Problem statement:
Transcribe nothing but the lines from the one with "德益配资 中洲特材：7月16" to the end of the entries, both included, keeping each exact and leaving every picture out.

** Excerpted data follows **

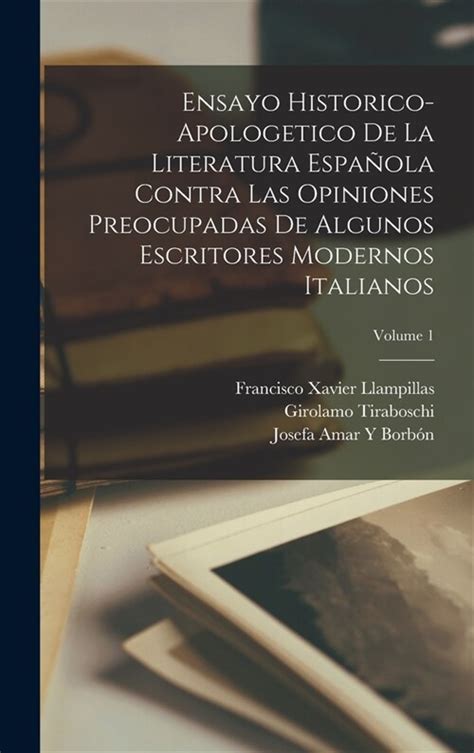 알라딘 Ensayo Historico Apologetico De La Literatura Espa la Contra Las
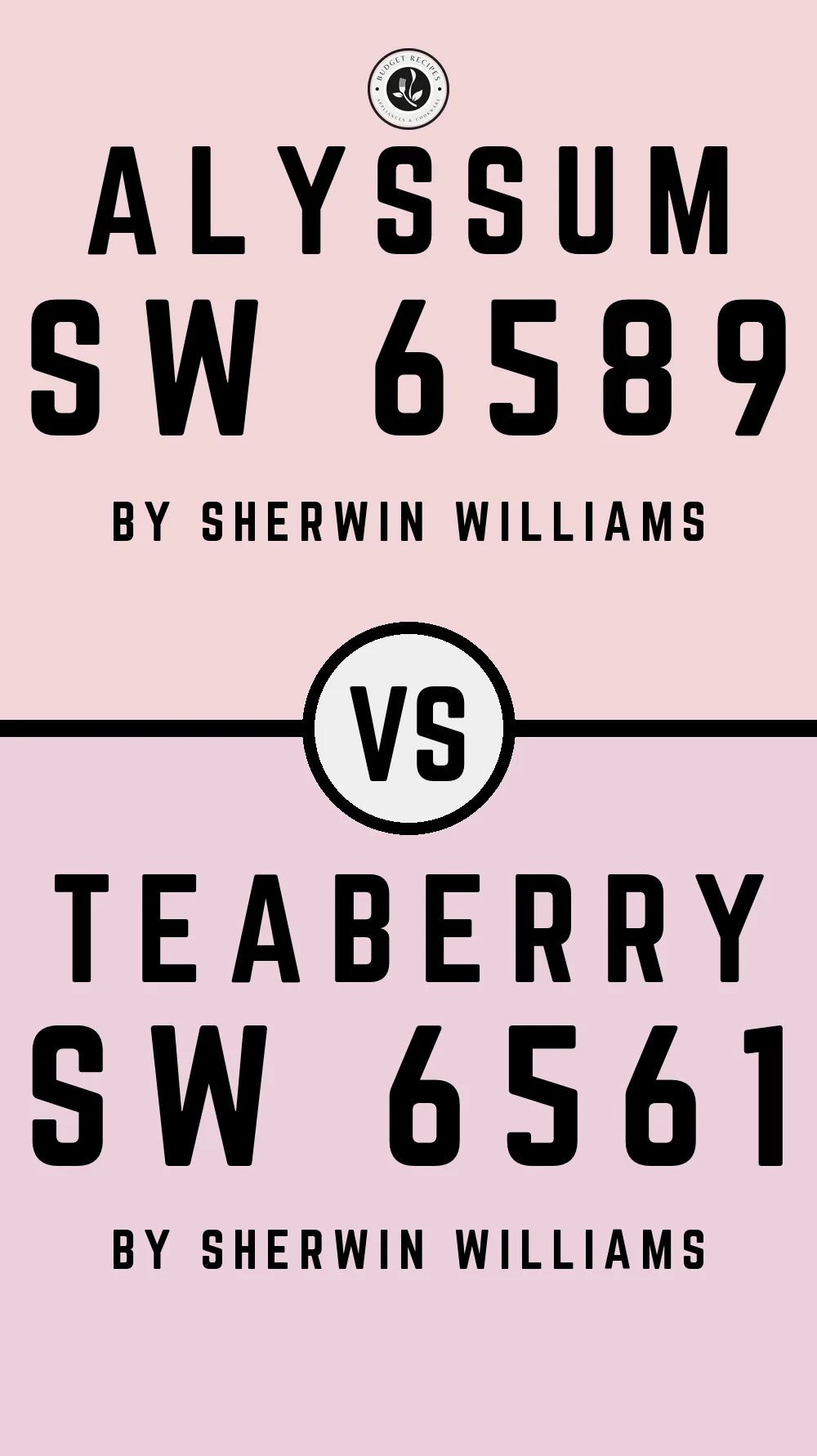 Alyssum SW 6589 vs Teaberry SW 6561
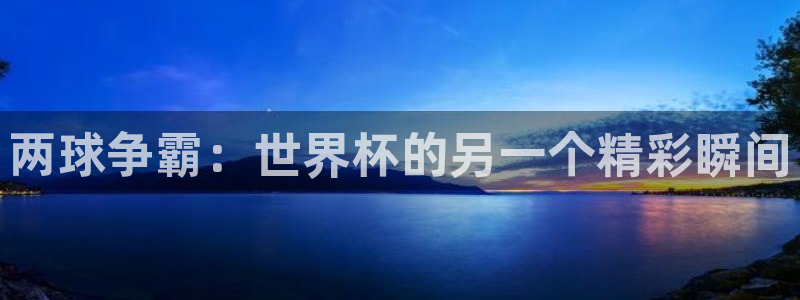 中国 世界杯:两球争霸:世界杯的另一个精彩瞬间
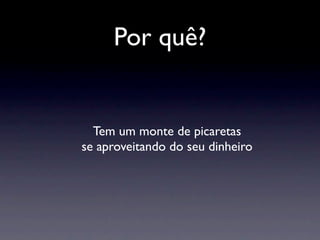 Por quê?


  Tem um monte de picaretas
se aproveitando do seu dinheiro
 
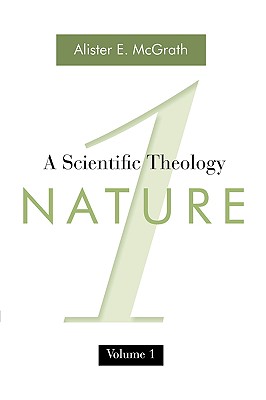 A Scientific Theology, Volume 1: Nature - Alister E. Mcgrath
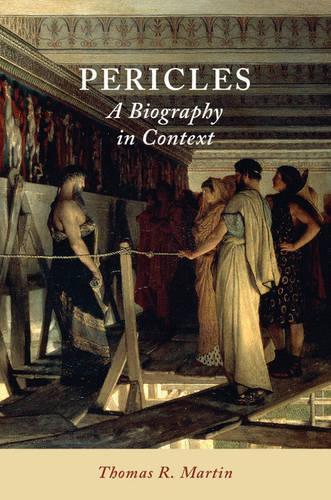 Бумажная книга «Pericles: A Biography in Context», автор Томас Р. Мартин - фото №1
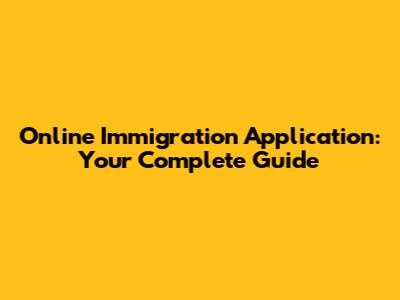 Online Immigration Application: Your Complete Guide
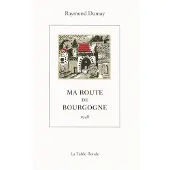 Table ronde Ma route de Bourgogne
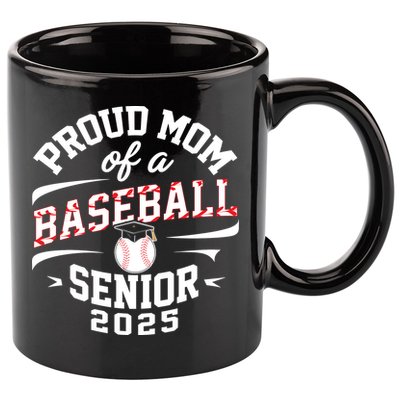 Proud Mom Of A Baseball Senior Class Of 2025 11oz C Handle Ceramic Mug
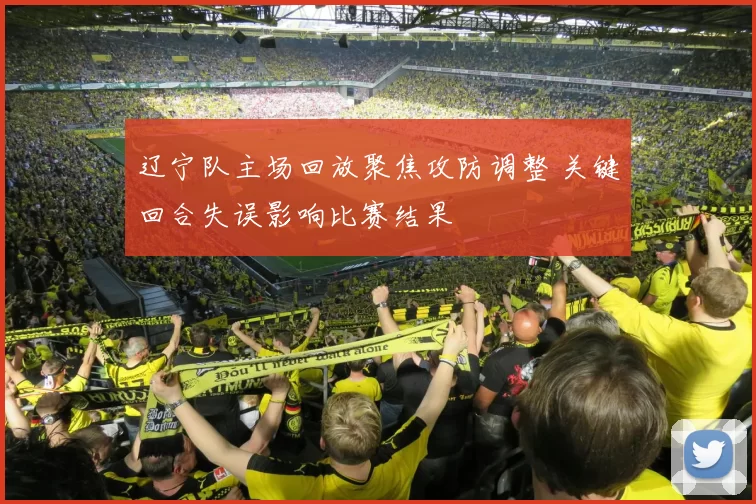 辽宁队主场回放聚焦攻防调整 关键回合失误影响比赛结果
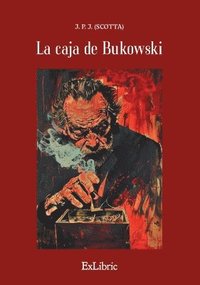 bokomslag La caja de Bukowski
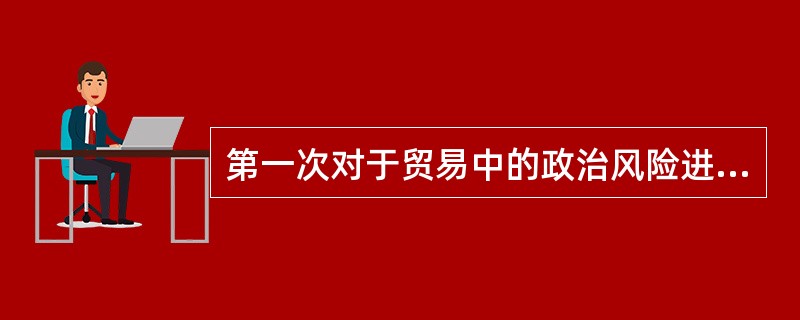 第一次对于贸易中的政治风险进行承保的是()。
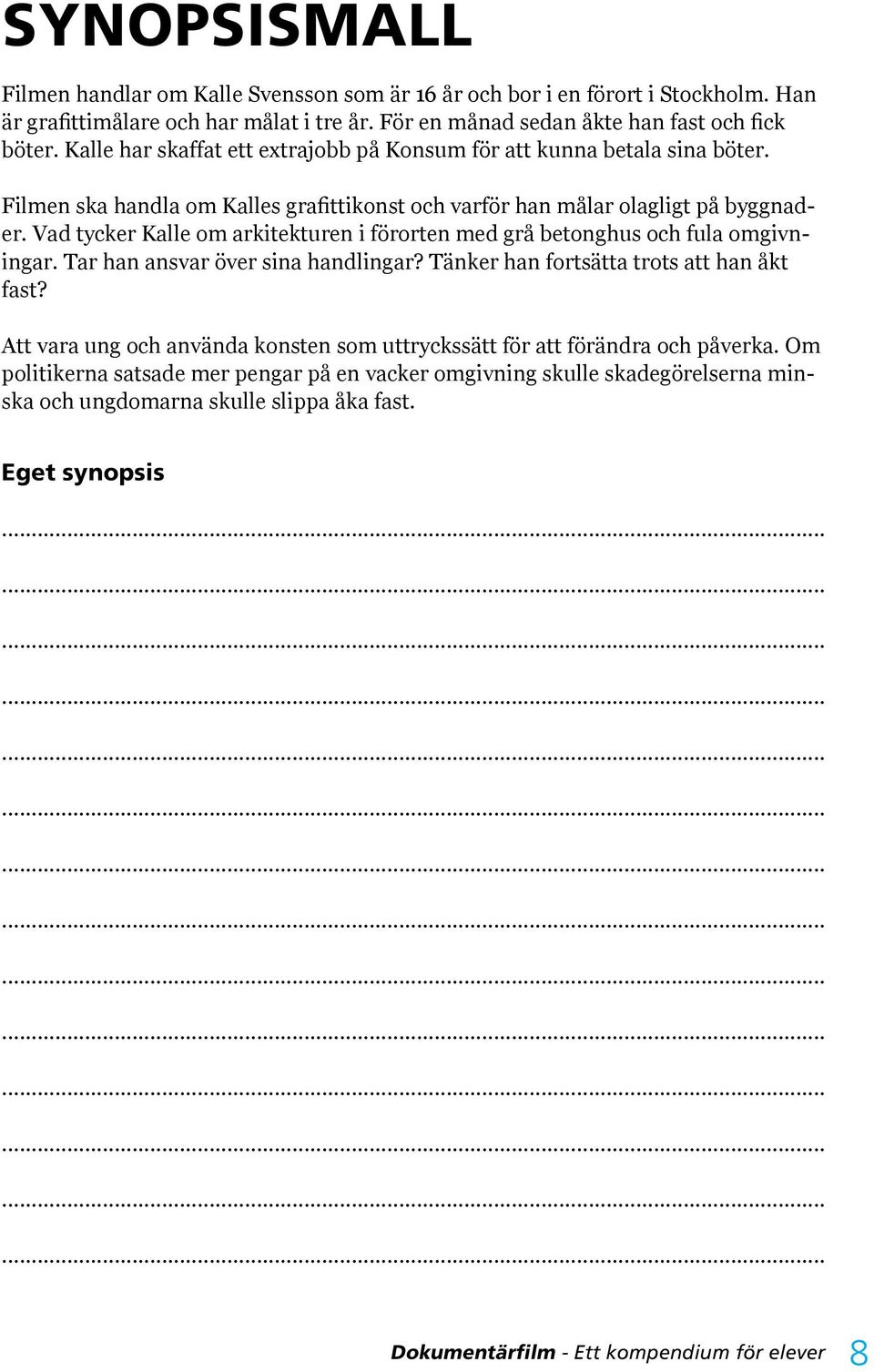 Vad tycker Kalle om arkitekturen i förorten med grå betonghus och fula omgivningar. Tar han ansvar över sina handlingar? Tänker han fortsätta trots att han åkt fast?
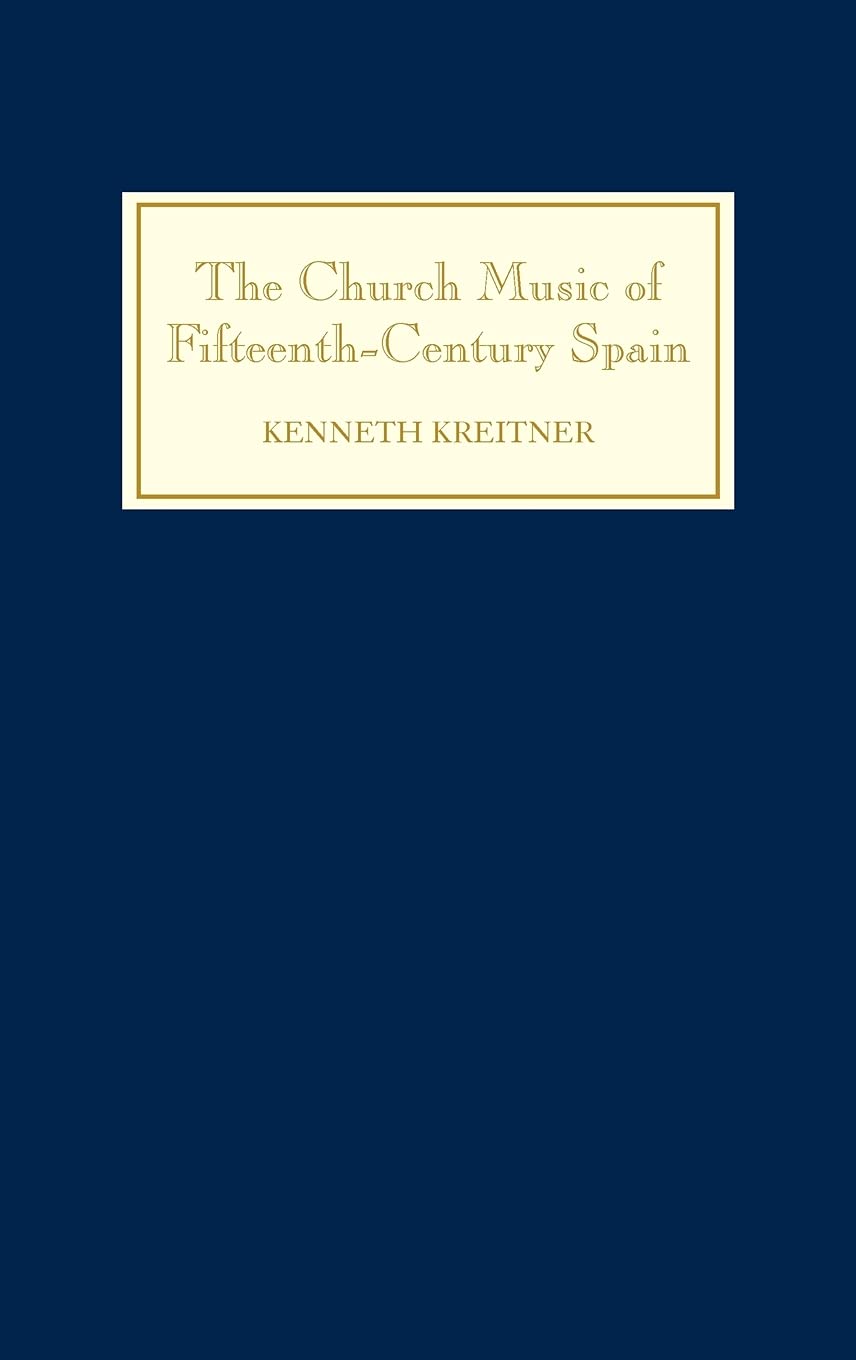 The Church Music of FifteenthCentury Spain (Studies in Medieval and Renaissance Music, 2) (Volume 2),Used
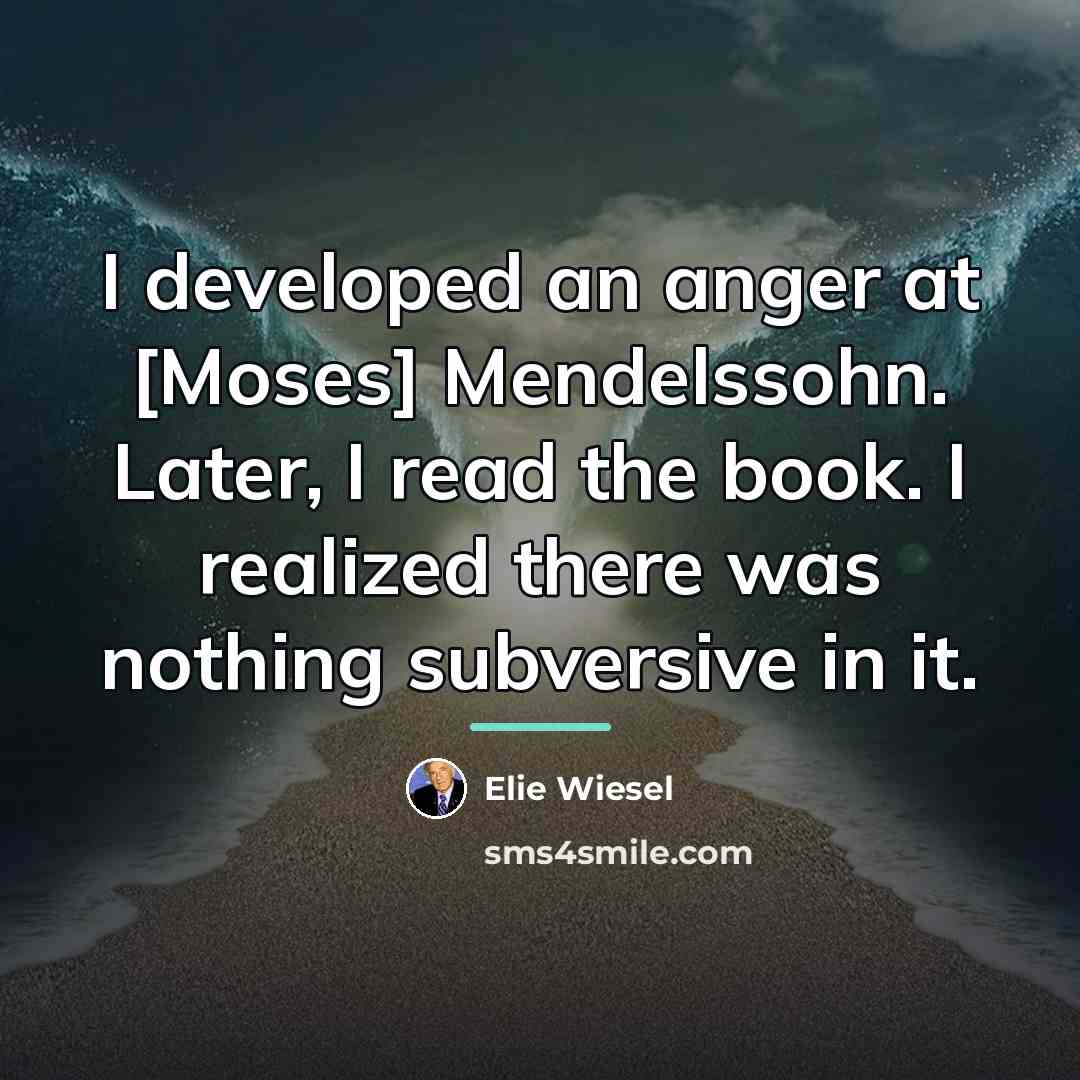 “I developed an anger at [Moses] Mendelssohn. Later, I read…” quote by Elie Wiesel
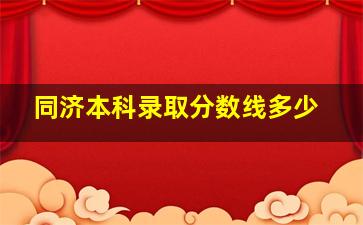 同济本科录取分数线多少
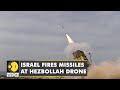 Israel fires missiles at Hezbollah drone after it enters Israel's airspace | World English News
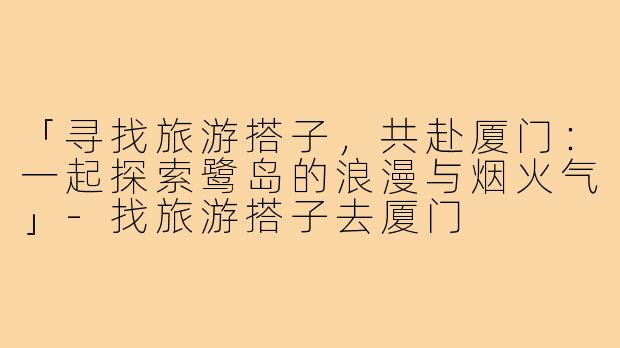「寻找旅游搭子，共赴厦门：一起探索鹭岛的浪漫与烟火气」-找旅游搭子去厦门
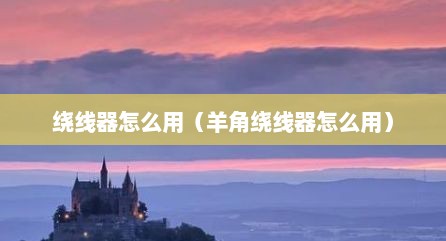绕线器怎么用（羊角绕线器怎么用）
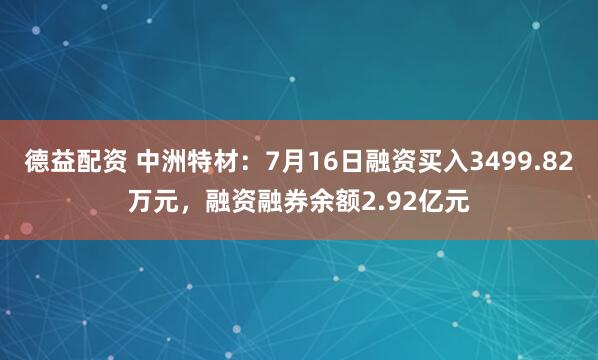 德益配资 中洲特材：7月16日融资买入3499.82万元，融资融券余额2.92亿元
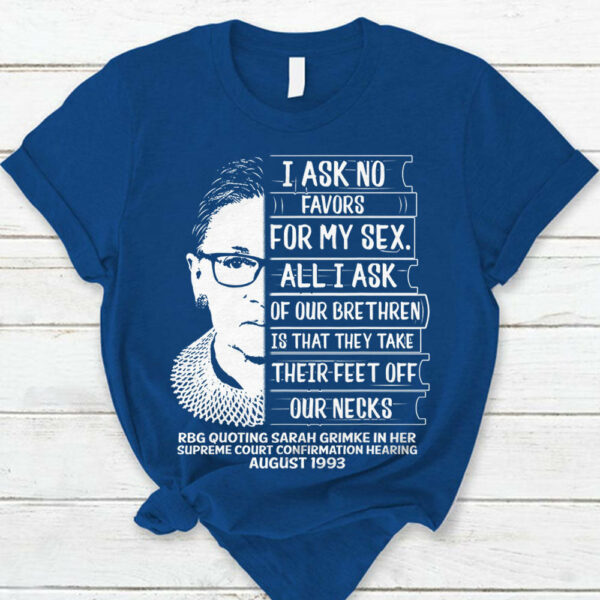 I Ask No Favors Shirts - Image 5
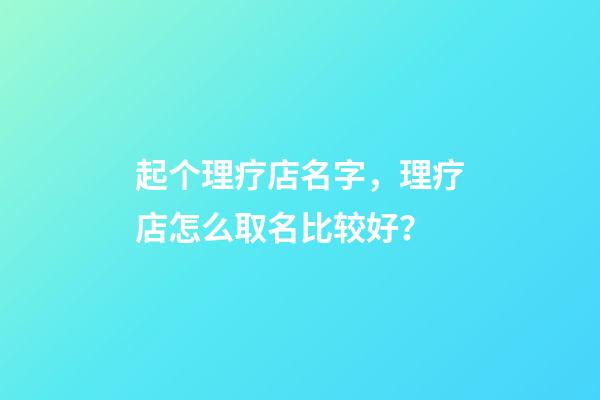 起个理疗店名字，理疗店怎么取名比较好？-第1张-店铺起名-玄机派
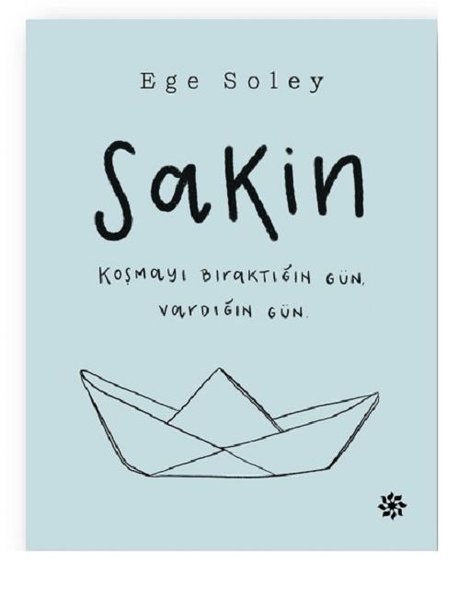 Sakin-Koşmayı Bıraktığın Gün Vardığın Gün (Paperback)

** End of Excerpted data **

Solution below:
 德益配资 中洲特材：7月16日融资买入3499.82万元，融资融券余额2.92亿元
 I Ask No Favors Shirts - Image 5
 起个理疗店名字，理疗店怎么取名比较好？-第1张-店铺起名-玄机派
 Sakin-Koşmayı Bıraktığın Gün Vardığın Gün (Paperback)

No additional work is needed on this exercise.